Ya me voy, se ha terminao el viernes, y con ello, la semana laboral.
Aunque mañana me toca venir de nuevo, a clase de inglés, pero solo eso.
Cuando era más niña, me gustaba atrapar las moscas. En casa de mi abuela el techo de la cocina era realmente bajo, y en épocas de calor, cuando abundaban las moscas, todas se arremolinaban en el techo calientito.
Me gustaba acercar una silla, alta, de madera, y con un vaso previamente hurtado de la alacena, esperar a que se parara alguna mosca incauta, con un movimiento rápido y certero, encerrarla en el vaso.

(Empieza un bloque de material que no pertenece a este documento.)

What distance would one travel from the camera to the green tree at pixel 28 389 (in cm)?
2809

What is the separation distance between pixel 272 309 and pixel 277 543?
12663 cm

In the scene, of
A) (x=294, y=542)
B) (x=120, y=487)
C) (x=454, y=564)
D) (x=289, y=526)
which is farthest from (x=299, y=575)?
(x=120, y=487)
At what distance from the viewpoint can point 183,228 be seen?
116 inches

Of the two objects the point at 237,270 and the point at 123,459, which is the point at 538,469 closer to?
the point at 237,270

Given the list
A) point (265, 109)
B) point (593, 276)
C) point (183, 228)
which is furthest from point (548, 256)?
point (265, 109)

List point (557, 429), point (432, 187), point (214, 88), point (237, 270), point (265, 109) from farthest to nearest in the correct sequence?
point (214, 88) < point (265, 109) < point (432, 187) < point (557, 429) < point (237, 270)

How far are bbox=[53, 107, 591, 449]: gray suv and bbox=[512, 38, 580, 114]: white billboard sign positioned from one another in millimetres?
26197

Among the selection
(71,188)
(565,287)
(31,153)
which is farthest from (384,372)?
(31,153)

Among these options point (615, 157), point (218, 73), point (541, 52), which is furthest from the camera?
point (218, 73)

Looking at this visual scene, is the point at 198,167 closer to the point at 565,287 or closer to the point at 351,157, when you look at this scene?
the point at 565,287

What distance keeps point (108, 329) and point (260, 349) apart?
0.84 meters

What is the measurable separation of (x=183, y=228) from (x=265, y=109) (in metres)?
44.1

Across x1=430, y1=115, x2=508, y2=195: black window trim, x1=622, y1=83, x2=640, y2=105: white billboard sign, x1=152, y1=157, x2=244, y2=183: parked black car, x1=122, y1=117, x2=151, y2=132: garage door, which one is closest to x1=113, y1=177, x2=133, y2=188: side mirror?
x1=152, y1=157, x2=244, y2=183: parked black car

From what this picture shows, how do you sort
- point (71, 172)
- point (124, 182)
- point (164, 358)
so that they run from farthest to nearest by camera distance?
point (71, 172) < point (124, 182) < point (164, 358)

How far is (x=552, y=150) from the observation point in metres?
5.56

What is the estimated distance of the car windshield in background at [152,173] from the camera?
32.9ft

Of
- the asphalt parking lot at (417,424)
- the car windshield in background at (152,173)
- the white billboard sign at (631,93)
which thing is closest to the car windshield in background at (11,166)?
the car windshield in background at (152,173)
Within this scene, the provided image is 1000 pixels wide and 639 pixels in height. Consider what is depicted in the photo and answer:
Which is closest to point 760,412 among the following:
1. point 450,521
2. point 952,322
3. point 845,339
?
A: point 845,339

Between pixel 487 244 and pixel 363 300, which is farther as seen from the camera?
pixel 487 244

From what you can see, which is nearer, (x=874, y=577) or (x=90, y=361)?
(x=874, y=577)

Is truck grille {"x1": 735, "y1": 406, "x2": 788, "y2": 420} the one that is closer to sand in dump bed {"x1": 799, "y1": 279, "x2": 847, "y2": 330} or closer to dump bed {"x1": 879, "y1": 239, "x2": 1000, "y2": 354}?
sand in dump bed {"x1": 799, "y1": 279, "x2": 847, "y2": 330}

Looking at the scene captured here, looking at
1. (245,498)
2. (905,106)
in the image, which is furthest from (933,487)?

Así llegamos a juntar muchas moscas.
Luego, con un alto desconocimiento y sentido de las necesidades y traumas de las moscas, me gustaba quitarles las alas, y verlas caminar despacito, medio chuecas. Luego, en una demostración de crueldad extrema, me gustaba meterlas en los hoyos del enchufe de la licuadora, (ya sin alas no se movían), y meterlas al contacto de luz.
Pobres moscas, que bueno que no creo en la reencarnación. Se morían apachurradas antes que la electricidad las tocara, eso es bueno, creo.
Hoy se paró una mosca en mi mesa a la hora de la comida, no pude evitar contemplarla largamente, luego, hurté un vaso y la perseguí por un buen rato.
La edad me está dejando los reflejos más lentos, o quizá necesito el techo de mi abuela.